Очень жалею, что невозможность поездки лишила меня удовольствия увидеться с Н. А. Б<еер>, и прошу Вас передать ей мою благодарность за память обо мне и добрые строки, которые много доставили мне радости. Что же касается до любви Н<атальи> А<ндреевны> к прошедшему, то совершенно соглашаюсь (хотя это и невежливо с моей стороны) с мнением Ник<олая> А<лександровича>, что это чувство немецкое, а я теперь так не люблю всё немецкое, что желал бы, что<бы> все, кого я люблю и уважаю, были чужды его.

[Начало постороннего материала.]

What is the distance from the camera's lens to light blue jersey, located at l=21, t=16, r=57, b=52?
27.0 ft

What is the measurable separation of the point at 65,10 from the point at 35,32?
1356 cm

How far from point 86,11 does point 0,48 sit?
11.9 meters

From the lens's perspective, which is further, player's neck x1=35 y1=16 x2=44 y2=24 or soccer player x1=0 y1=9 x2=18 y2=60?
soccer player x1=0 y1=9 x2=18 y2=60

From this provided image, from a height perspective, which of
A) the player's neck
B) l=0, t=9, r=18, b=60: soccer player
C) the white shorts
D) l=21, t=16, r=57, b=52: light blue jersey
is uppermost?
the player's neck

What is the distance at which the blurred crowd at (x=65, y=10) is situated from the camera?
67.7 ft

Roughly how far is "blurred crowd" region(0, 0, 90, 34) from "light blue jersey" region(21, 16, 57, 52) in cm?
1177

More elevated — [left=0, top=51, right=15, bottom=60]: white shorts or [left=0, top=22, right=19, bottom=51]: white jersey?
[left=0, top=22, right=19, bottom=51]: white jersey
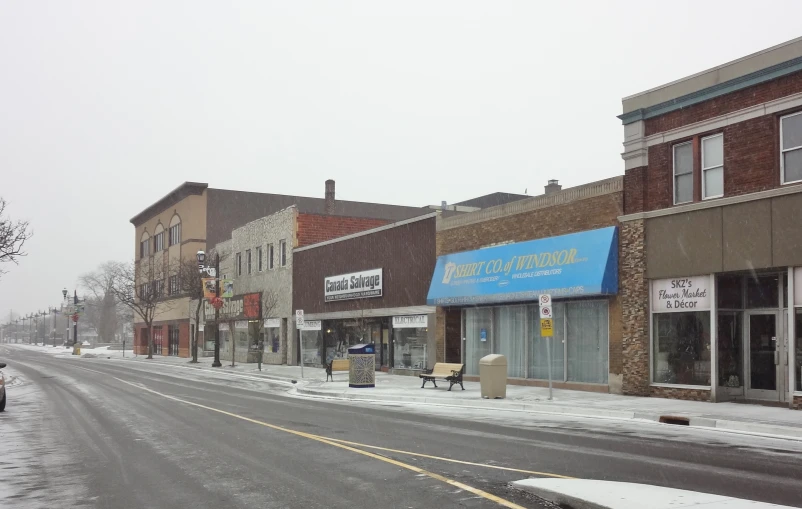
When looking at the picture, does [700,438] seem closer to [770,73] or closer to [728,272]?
[728,272]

   В<арвара> А<лександровна>, Вы благодарите меня, что «я еще не совсем забыл Вас», и говорите, что это очень Вас обрадовало; а я так ни благодарен за Вашу благодарность, ни рад Вашей радости. За кого же Вы меня принимаете? Что бы я был, с позволения сказать, за скотина такая (извините за плебейское выражение – такова уж натура моя), чтобы мог забыть Вас! Я знаю, что я гораздо хуже, чем каким считают меня расположенные ко мне люди, но знаю (к чему лицемерить!), что во мне действительно есть и хорошие стороны, – и лучшая из них, без сомнения, состоит в том, что многое, на что толпа смотрит с бессмысленным равнодушием, было для меня откровением высокого значения жизни и благоговейная память о том навсегда присуществлялась душе моей. Поездка в нынешнем году имела для меня двойную против прежней цену именно потому, что я могу увидеться с Вами и с моим маленьким приятелем, Вашим маленьким вояжером,{517} который, конечно, не мог не изменить моей дружбе, но которого дружбу я сумел бы вновь приобрести.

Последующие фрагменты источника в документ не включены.